People who say they sleep like a baby usually don't have one.

Leo J. Burke

Joined a health club last year, spent four hundred bucks. Haven't lost a pound. Apparently, you have to show up.

Rich Ceisler

Vegetarian - that's an old Indian word meaning "lousy hunter."

Andy Rooney

The biggest seller is cookbooks and the second is diet books - how not to eat what you've just learned how to cook.

Andy Rooney

The last fight was my fault. My wife asked,
"What's on the TV?"...I said, 'Dust!"

My wife and I have the secret to making a marriage last. Two times a week, we go to a nice restaurant, a little wine, good food.. She goes Tuesdays, I go Fridays.

Only in America do people order double cheeseburgers,
large fries, and a diet coke.

I've gained a few pounds around the middle. The only lower-body garments I own that still fit me comfortably are towels.

Dave Barry

Always live within your income,
even if you have to borrow money to do so.

## [Records supplied]
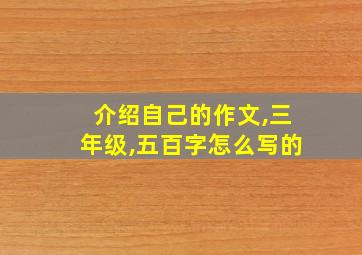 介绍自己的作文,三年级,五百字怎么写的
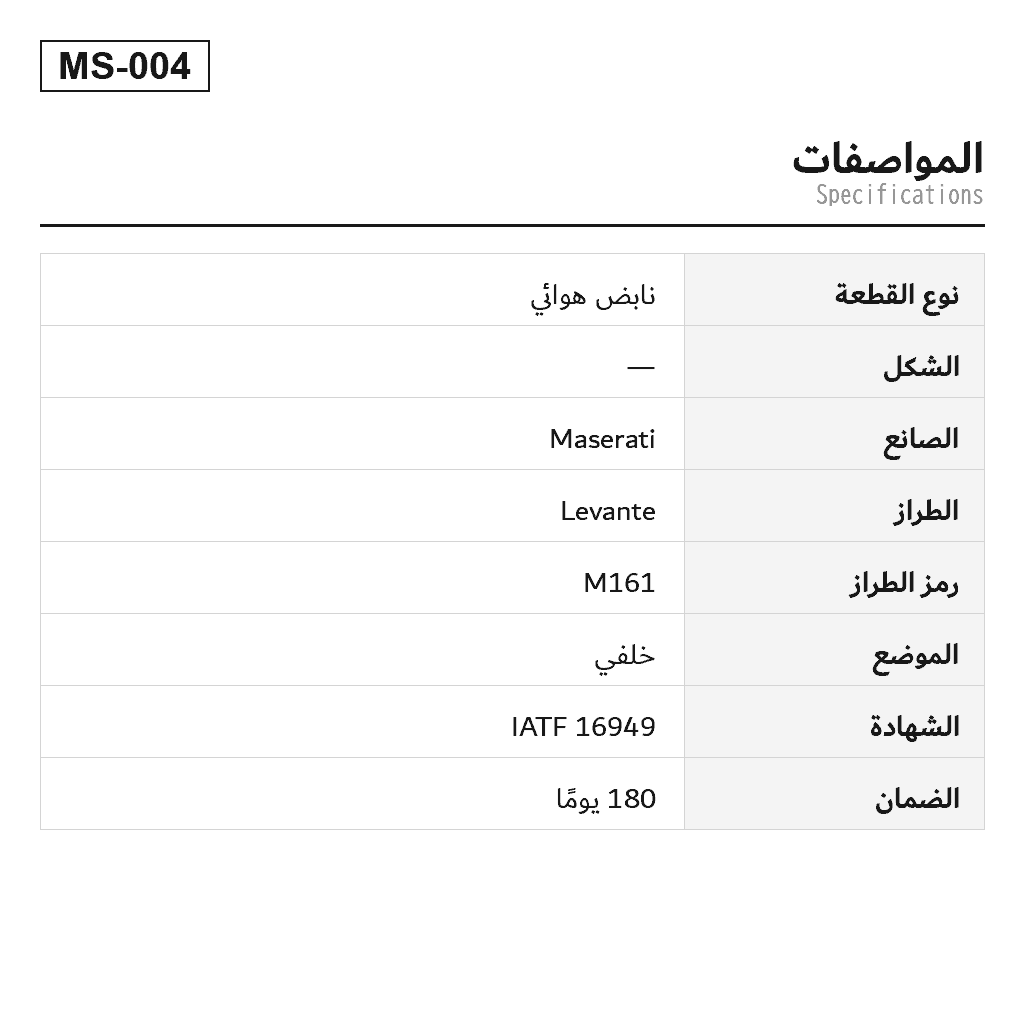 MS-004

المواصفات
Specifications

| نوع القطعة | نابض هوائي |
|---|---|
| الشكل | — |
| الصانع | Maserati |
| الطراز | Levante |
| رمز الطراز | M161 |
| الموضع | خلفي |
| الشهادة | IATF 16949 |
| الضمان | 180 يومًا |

## [Assignment 1]
In the humorous quotes, what are named as the biggest seller and the second biggest seller?
## [Assignment 2]
Write the next few entries of the humorous quotes, picking up after the last line shown.
The records are separate material and unrelated to the humorous quotes.

## [Response box 1]
Cookbooks are the biggest seller, and diet books are second.

## [Response box 2]
Josh Billings

To stop smoking is the easiest thing I ever did.
I ought to know; I've done it a thousand times.

Mark Twain

I told my wife: You could lose a lot of weight if you'd just carry all your diet books around the block once a day.

Bill Hoest

I always hold hands with my wife.
If I let go, she starts to shop.

I get plenty of exercise: jumping to conclusions,
pushing my luck, and dodging deadlines!

Lampner's Law of Employment:

When leaving work late, you will go unnoticed.
When you leave work early, you will meet the
boss in the parking lot.

Nothing makes it easier to resist temptation than a proper bringing-up, a sound set of values - and witnesses.